Still, she loved it here in this cozy cocoon, with their snuggly sweet preschooler and chubby-legged baby and same old Benny, who claimed he was glad she hadn’t touched a blow dryer in a year. She doubted that was actually true, but he really was so convincing when he said it that maybe, it occurred to her now, she should try harder to find out. On the off chance that he did prefer it this way, the implications would be revolutionary for women everywhere.

“Perfect!” Hallie chirped.

Clara turned to grab the mozzarella from the fridge, stepping over Maddie, who had emptied the contents of the Tupperware cupboard onto the floor. “Why is it perfect?” she asked, frowning at the mess around her feet. Every lid would need to be washed.

“Because I want to start a newspaper. Like, a real neighborhood gazette. And I need someone who can help,” she said smartly. “A professional!”

“Oh, kiddo, I wasn’t that kind of editor.” Clara nodded to the bookshelves bridging the open space between the kitchen and the family room, where Thomas was zoned out on the couch watching PBS Kids. She’d helped Benny knock down the wall that once stood there and could still feel the satisfaction of it giving way, one primitive sledgehammer whack at a time. “See those art books, near the bottom there? The tall ones? I used to work with artists to create those.”

Hallie’s long, poker-straight blond hair whipped around and back again. “Well,” she said thoughtfully, “that doesn’t matter. You know about writing. And grammar. And facts!” She splayed her hands dramatically on the counter. “This is about the facts.”

“Really.” Clara eyed her. “Is there something going on around here I should know about?”

“Probably.”

She laughed, then checked to make sure Hallie didn’t think she was laughing at her. But as usual the girl didn’t seem bothered. She’d been the first neighbor Clara and Benny met when they were unloading their moving van last summer. She’d rolled up on her bike and said, “Can I talk to you?” Most people who selected that particular opening had an aim in mind for the conversation, but it turned out that Hallie just really wanted to talk. Responses from the listening party were largely optional.

“I’d have to do interviews to find out, to get to the bottom of things. If you worked with the artists, you’ve probably done interviews, right?”

“Well, some, but—”

“Great! I even have a name for it: The Color-Blind Gazette.”
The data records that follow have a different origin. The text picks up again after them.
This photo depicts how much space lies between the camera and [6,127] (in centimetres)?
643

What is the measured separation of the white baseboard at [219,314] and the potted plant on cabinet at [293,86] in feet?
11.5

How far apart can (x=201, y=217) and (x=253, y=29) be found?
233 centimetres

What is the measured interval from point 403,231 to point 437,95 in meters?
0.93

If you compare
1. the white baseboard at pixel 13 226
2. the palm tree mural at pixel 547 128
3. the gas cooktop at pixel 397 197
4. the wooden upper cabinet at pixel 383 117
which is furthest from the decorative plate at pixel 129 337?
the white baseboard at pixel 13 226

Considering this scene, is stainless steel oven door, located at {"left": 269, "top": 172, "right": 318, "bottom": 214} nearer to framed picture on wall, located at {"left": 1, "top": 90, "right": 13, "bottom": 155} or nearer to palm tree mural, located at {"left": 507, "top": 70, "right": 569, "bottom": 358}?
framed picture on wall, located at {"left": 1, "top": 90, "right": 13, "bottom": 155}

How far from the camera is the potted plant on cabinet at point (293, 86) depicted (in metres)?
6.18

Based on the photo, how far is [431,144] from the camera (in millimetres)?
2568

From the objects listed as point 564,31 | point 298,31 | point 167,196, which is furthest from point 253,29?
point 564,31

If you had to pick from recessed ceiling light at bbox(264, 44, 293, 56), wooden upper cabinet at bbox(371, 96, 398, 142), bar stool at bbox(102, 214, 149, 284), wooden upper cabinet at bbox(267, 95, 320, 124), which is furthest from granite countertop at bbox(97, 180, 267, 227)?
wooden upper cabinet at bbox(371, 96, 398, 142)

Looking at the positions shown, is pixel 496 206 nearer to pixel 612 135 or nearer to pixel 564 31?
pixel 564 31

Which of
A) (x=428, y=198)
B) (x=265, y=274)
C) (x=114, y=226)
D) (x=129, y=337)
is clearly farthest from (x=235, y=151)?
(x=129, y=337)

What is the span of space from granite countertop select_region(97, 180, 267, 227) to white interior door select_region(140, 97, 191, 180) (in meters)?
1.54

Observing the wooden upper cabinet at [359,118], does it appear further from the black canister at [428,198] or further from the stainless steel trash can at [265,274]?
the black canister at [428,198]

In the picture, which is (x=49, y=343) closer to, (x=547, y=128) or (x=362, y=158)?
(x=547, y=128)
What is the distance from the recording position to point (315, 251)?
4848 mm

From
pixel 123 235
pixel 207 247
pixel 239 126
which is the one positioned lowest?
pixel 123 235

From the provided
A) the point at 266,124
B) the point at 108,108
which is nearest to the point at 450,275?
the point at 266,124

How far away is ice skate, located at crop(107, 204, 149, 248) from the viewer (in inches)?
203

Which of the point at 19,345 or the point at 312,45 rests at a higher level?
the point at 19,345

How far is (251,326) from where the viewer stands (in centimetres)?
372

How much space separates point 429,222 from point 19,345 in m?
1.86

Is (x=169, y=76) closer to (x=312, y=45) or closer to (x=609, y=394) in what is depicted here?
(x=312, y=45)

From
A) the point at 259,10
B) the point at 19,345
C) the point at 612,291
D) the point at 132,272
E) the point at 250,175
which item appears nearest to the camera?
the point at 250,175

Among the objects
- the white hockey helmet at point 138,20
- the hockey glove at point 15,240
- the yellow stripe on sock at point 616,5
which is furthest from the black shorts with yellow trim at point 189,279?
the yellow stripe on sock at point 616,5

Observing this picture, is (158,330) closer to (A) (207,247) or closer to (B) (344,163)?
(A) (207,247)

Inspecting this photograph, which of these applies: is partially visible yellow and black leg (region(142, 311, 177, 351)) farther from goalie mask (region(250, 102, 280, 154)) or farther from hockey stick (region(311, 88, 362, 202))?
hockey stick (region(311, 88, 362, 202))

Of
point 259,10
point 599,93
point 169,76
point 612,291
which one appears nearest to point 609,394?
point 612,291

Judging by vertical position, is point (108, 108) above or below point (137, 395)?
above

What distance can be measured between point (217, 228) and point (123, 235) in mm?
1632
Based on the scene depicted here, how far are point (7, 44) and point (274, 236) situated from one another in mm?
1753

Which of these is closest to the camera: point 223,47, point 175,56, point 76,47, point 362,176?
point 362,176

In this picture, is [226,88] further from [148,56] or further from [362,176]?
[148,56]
Clara stared at her blankly.

“Get it? Because the Yellow Springs aren’t yellow. They’re, like, rust. Orange, maybe, but definitely not yellow. Whoever named this town must have been color-blind.”

Having been a little disappointed the first time she’d seen the springs, Clara couldn’t argue with that.

“I’m sure your mom could help about as well as I could,” she told Hallie. “She’s at a writing class now, in fact.”

“She said no. She has too many papers of her own to do.” Hallie wiped the crumbs from her last graham cracker onto her napkin and jumped to her feet. “Please? I only need, like, a little bit of help—on the days I come here anyway. I just don’t want it to be obvious a kid made it.”

As she emptied the bag of cheese over the top of the lasagna, Clara tried to picture the sort of adult who might publish something called The Color-Blind Gazette but came up empty.

“Please?”

Hallie offered her broad, gap-toothed smile, and Clara wavered. These days with Hallie were meant to be the ones she would welcome Benny home from the office with a clean house and an atmosphere of calm control. Not that she had achieved that yet, exactly, but Hallie was capable enough of entertaining the kids, at least, that Clara could avoid that horrible what-on-earth-have-you-been-doing-all-day? feeling that came over her sometimes when he walked through the door, looking handsome and accomplished in his shirt and tie, to find her outnumbered and undone. She still hadn’t quite worked out how 1950s housewives had done it, but she suspected it involved far more ignoring of the children and far less guilt in doing so.